By five votes to three, the counselors of the 3rd Panel of the Superior Chamber of Carf understood that the bonuses and discounts granted by suppliers to the supermarket Carrefour Comércio e Indústria Ltda have a counter-performance nature, constituting revenue. Therefore, the collection of PIS and Cofins on the amounts was maintained.
Discounts and bonuses were granted for reasons such as product positioning in the store (for example, the supplier granted a discount so that its product was in a more visible location) or reimbursement for the costs that Carrefour had with distribution.
Wednesday's decision (3/15) represents a reversal of understanding in the group, which in September 2022 decided a similar case by breaking the tie in favor of the taxpayer. The position had been taken in process 10480.722794/2015-59, of Bompreço Supermercados do Nordeste Ltda.
In defending the exemption from the charge, Carrefour's lawyer, Giancarlo Matarazzo, from Pinheiro Neto, stated that the triggering event for PIS and Cofins is to obtain revenue. The discounts, in his view, would not have the characteristics of revenue, since they are not related to Carrefour's corporate purpose.
According to Matarazzo, the company is engaged in the purchase and resale of goods, and does not provide services to its suppliers. According to the defense attorney, the discounts recorded represent price formation elements and are cost reducers, not fulfilling the legal concept of revenue. The attorney noted that, even if it were revenue, it would be financial revenue, subject to the zero PIS/Cofins rate.
Consideration
The rapporteur, counselor Vanessa Marini Cecconello, granted the taxpayer's appeal. The judge followed a well-known position, according to which discounts and bonuses are not considered revenue.

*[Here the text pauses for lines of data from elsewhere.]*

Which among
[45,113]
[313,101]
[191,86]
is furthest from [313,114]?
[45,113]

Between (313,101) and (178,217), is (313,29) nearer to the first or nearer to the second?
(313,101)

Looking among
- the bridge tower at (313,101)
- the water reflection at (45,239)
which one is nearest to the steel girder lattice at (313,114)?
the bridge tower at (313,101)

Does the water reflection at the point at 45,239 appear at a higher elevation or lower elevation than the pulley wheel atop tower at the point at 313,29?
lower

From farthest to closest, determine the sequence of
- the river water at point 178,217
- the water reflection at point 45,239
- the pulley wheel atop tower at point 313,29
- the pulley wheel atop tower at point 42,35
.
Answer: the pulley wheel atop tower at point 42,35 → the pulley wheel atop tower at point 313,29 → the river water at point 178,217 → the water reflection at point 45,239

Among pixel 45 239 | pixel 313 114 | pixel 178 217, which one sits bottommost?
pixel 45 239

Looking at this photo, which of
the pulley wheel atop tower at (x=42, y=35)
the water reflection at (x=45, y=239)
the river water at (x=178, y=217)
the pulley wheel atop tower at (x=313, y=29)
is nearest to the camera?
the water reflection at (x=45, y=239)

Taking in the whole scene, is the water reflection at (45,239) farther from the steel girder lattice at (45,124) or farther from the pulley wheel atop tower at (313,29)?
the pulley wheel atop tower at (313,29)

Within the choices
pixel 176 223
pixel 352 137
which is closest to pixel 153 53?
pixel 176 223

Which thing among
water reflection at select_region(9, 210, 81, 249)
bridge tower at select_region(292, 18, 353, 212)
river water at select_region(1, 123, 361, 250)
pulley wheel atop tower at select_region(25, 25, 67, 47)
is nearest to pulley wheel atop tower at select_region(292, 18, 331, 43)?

Councilor Rosaldo Trevisan dissented. For the judge, the crux of the issue is the consideration nature of the bonuses. According to him, they are not unconditional discounts, since they are linked to issues such as reimbursement for distribution, profit margin guarantee and store opening and renovation. The majority of councilors agreed with this understanding.
In September of last year, in the Bompreço case trial, the vote that led to a tie was cast by former Carf president Carlos Henrique de Oliveira, who voted in favor of the taxpayer. The tiebreaker rule in favor of the taxpayer, which was still in force, was then applied. The rapporteur of the case, Valcir Gassen, understood that the bonuses constitute revenue and voted in favor of taxation, even though he is one of the counselors representing the taxpayers in the panel.
On Wednesday, Gassen repeated his pro-tax vote. Councilors Vanessa Marini Cecconello, Tatiana Midori Migiyama and Erika Costa Camargos Autran, also representing the taxpayer, were defeated.
The process runs under number 16561.720008/2012-12.